EXTRACTED ENTRIES:
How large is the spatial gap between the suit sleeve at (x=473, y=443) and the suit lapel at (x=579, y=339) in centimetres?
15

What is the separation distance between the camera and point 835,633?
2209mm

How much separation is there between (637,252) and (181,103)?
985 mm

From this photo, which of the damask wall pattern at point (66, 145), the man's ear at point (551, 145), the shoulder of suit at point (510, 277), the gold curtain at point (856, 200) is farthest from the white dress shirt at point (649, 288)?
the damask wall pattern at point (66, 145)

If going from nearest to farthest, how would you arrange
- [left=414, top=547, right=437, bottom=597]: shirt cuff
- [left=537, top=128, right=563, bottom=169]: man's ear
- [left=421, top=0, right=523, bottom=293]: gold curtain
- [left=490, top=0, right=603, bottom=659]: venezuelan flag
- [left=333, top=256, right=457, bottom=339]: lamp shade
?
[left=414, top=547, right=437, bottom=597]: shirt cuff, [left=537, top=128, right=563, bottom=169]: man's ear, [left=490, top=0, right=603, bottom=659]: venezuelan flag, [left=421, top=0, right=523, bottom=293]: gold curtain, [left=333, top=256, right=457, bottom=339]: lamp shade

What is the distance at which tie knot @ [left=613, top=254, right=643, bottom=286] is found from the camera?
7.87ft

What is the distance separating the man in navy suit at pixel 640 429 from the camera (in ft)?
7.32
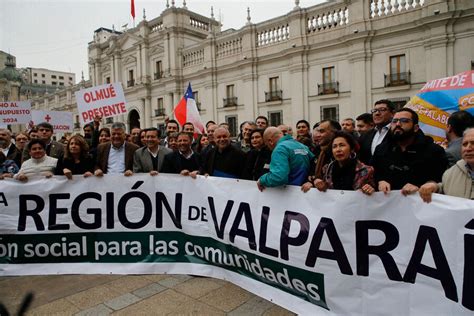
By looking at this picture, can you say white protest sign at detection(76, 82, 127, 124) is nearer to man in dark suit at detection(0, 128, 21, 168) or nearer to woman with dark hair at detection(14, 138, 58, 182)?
man in dark suit at detection(0, 128, 21, 168)

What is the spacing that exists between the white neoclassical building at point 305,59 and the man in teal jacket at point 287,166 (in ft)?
53.3

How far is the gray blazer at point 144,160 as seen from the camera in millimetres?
4152

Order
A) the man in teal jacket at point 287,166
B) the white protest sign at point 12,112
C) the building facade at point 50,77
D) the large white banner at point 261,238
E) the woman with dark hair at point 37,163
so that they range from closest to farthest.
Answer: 1. the large white banner at point 261,238
2. the man in teal jacket at point 287,166
3. the woman with dark hair at point 37,163
4. the white protest sign at point 12,112
5. the building facade at point 50,77

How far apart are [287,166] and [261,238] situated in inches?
27.4

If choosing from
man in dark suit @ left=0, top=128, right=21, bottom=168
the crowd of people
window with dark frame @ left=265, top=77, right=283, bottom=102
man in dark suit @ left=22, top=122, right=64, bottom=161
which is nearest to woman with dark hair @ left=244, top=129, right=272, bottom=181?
the crowd of people

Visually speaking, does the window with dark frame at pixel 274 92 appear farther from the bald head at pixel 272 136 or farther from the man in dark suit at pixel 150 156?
the bald head at pixel 272 136

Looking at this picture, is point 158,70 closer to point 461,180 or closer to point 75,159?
point 75,159

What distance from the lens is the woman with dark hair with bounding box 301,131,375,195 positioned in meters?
2.58

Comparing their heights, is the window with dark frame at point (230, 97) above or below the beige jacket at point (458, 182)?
above

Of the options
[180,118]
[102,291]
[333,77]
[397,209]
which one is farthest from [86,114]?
[333,77]

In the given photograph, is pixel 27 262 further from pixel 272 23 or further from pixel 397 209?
pixel 272 23

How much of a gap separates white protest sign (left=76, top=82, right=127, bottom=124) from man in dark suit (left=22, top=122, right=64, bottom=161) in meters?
1.42

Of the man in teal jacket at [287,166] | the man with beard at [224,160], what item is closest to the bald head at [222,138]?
the man with beard at [224,160]

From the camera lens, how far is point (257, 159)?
3695mm
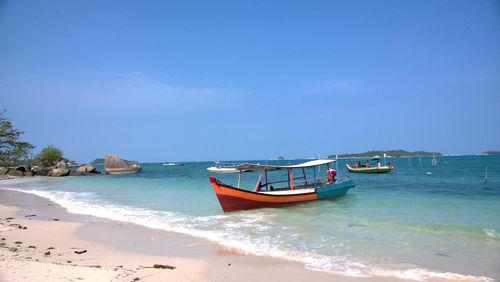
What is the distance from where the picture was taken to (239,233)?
1162 cm

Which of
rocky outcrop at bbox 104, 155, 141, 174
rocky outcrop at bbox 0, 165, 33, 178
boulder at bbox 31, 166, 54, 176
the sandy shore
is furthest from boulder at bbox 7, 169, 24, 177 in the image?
the sandy shore

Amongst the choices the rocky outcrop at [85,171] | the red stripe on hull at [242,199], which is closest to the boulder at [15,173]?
the rocky outcrop at [85,171]

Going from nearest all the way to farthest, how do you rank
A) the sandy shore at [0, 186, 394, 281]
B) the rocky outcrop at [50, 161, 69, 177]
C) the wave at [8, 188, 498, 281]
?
1. the sandy shore at [0, 186, 394, 281]
2. the wave at [8, 188, 498, 281]
3. the rocky outcrop at [50, 161, 69, 177]

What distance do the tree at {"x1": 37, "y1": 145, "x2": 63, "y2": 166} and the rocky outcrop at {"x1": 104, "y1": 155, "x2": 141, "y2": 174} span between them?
7.52 m

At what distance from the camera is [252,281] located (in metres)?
6.82

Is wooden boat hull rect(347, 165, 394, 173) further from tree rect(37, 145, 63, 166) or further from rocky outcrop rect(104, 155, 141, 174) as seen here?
tree rect(37, 145, 63, 166)

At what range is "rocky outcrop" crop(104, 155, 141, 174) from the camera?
2435 inches

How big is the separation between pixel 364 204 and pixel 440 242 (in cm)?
841

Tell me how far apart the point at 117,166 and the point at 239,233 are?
5554cm

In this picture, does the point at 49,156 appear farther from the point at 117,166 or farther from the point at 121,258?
the point at 121,258

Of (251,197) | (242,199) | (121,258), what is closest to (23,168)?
(242,199)

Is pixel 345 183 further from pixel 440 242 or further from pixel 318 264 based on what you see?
pixel 318 264

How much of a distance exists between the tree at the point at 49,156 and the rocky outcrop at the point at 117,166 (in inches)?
296

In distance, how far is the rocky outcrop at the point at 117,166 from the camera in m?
61.8
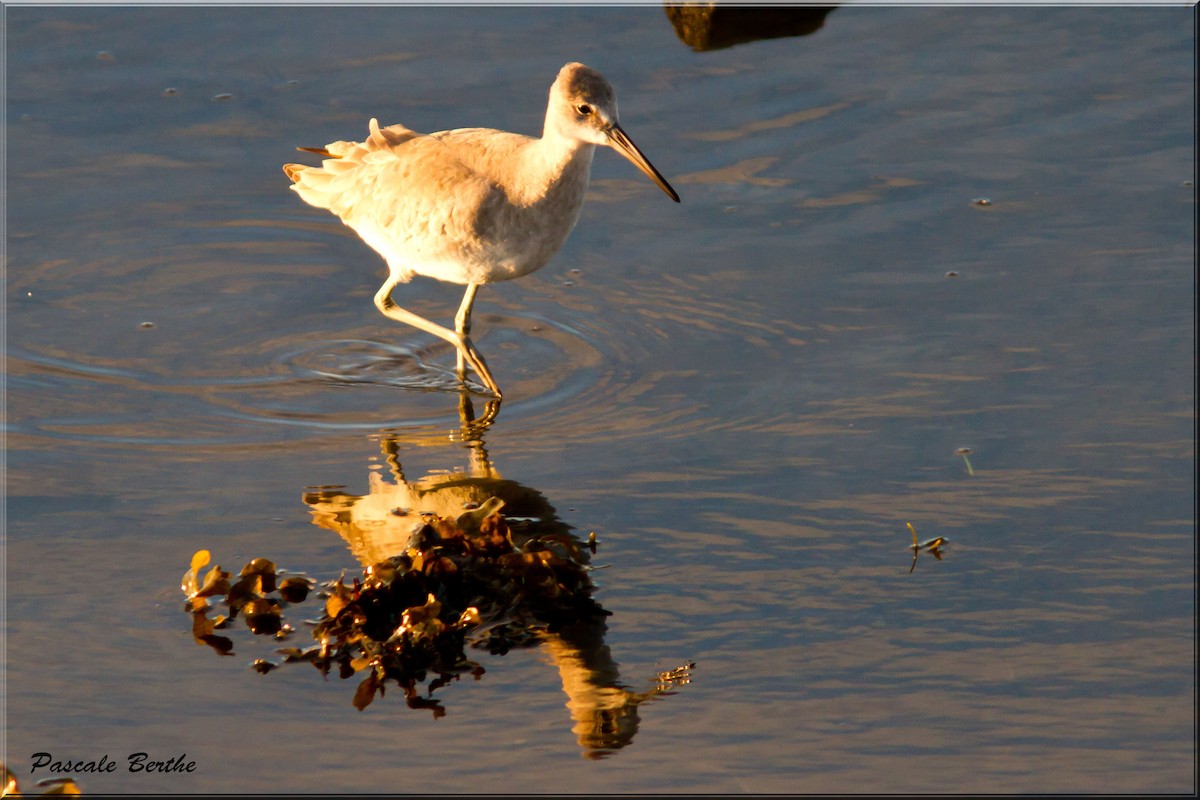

WRITTEN PROBLEM: Retype all of the lines above word for word, and leave the pictures out.

TASK SOLUTION:
How large is the spatial gap between the suit sleeve at (x=473, y=443) and the suit lapel at (x=579, y=339) in centimetres?
15

What is the separation distance between the camera and point 835,633?
2209mm

How much separation is there between (637,252) and (181,103)?
985 mm

From this photo, which of the damask wall pattern at point (66, 145), the man's ear at point (551, 145), the shoulder of suit at point (510, 277), the gold curtain at point (856, 200) is farthest from the white dress shirt at point (649, 288)?
the damask wall pattern at point (66, 145)

If going from nearest to farthest, how would you arrange
- [left=414, top=547, right=437, bottom=597]: shirt cuff
- [left=537, top=128, right=563, bottom=169]: man's ear
- [left=421, top=0, right=523, bottom=293]: gold curtain
- [left=490, top=0, right=603, bottom=659]: venezuelan flag
- [left=333, top=256, right=457, bottom=339]: lamp shade
?
[left=414, top=547, right=437, bottom=597]: shirt cuff, [left=537, top=128, right=563, bottom=169]: man's ear, [left=490, top=0, right=603, bottom=659]: venezuelan flag, [left=421, top=0, right=523, bottom=293]: gold curtain, [left=333, top=256, right=457, bottom=339]: lamp shade

What is the distance at which tie knot @ [left=613, top=254, right=643, bottom=286] is found from the camera?
7.87ft

What is the distance separating the man in navy suit at pixel 640 429 from the camera (in ft)?
7.32
By looking at this picture, can you say white protest sign at detection(76, 82, 127, 124) is nearer to man in dark suit at detection(0, 128, 21, 168) or nearer to woman with dark hair at detection(14, 138, 58, 182)?
man in dark suit at detection(0, 128, 21, 168)

What is the spacing that exists between the white neoclassical building at point 305,59 and the man in teal jacket at point 287,166 (in ft)?
53.3

How far is the gray blazer at point 144,160 as seen from the camera in millimetres?
4152

Order
A) the man in teal jacket at point 287,166
B) the white protest sign at point 12,112
C) the building facade at point 50,77
D) the large white banner at point 261,238
E) the woman with dark hair at point 37,163
so that they range from closest to farthest.
Answer: 1. the large white banner at point 261,238
2. the man in teal jacket at point 287,166
3. the woman with dark hair at point 37,163
4. the white protest sign at point 12,112
5. the building facade at point 50,77

How far apart are [287,166] and [261,238] situated in inches?
27.4

If choosing from
man in dark suit @ left=0, top=128, right=21, bottom=168
the crowd of people
window with dark frame @ left=265, top=77, right=283, bottom=102
man in dark suit @ left=22, top=122, right=64, bottom=161
which is nearest to woman with dark hair @ left=244, top=129, right=272, bottom=181?
the crowd of people

Visually speaking, does the window with dark frame at pixel 274 92 appear farther from the bald head at pixel 272 136 or farther from the man in dark suit at pixel 150 156?
the bald head at pixel 272 136

Looking at this picture, is point 158,70 closer to point 461,180 or closer to point 75,159?
point 75,159

What distance from the lens is the woman with dark hair with bounding box 301,131,375,195 positioned in meters?
2.58

Comparing their heights, is the window with dark frame at point (230, 97) above or below the beige jacket at point (458, 182)?
above

Of the options
[180,118]
[102,291]
[333,77]
[397,209]
which one is farthest from [86,114]?
[333,77]

In the given photograph, is pixel 27 262 further from pixel 272 23 or further from pixel 397 209?
pixel 272 23

How much of a gap separates white protest sign (left=76, top=82, right=127, bottom=124) from man in dark suit (left=22, top=122, right=64, bottom=161) in meters?
1.42

Of the man in teal jacket at [287,166] | the man with beard at [224,160], what item is closest to the bald head at [222,138]?
the man with beard at [224,160]

From the camera lens, how far is point (257, 159)?
3695mm
What is the distance from where the picture was taken to (239,233)?
1162 cm

Which of
rocky outcrop at bbox 104, 155, 141, 174
rocky outcrop at bbox 0, 165, 33, 178
boulder at bbox 31, 166, 54, 176
the sandy shore
is furthest from boulder at bbox 7, 169, 24, 177 in the image?
the sandy shore

Amongst the choices the rocky outcrop at [85,171] | the red stripe on hull at [242,199], which is closest to the boulder at [15,173]?
the rocky outcrop at [85,171]

Going from nearest all the way to farthest, how do you rank
A) the sandy shore at [0, 186, 394, 281]
B) the rocky outcrop at [50, 161, 69, 177]
C) the wave at [8, 188, 498, 281]
?
1. the sandy shore at [0, 186, 394, 281]
2. the wave at [8, 188, 498, 281]
3. the rocky outcrop at [50, 161, 69, 177]

What distance do the tree at {"x1": 37, "y1": 145, "x2": 63, "y2": 166} and the rocky outcrop at {"x1": 104, "y1": 155, "x2": 141, "y2": 174} span between them?
7.52 m

At what distance from the camera is [252,281] located (in metres)?
6.82

Is wooden boat hull rect(347, 165, 394, 173) further from tree rect(37, 145, 63, 166) or further from rocky outcrop rect(104, 155, 141, 174) as seen here?
tree rect(37, 145, 63, 166)

At what range is "rocky outcrop" crop(104, 155, 141, 174) from the camera?
2435 inches

How big is the separation between pixel 364 204 and pixel 440 242 (in cm)?
841

Tell me how far apart the point at 117,166 and the point at 239,233 are?
5554cm

In this picture, does the point at 49,156 appear farther from the point at 117,166 or farther from the point at 121,258?
the point at 121,258

Of (251,197) | (242,199) | (121,258), what is closest to (23,168)?
(242,199)

Is pixel 345 183 further from pixel 440 242 or further from pixel 318 264 based on what you see?
pixel 318 264

How much of a distance exists between the tree at the point at 49,156 and the rocky outcrop at the point at 117,166 (in inches)?
296

In distance, how far is the rocky outcrop at the point at 117,166 from the camera in m?
61.8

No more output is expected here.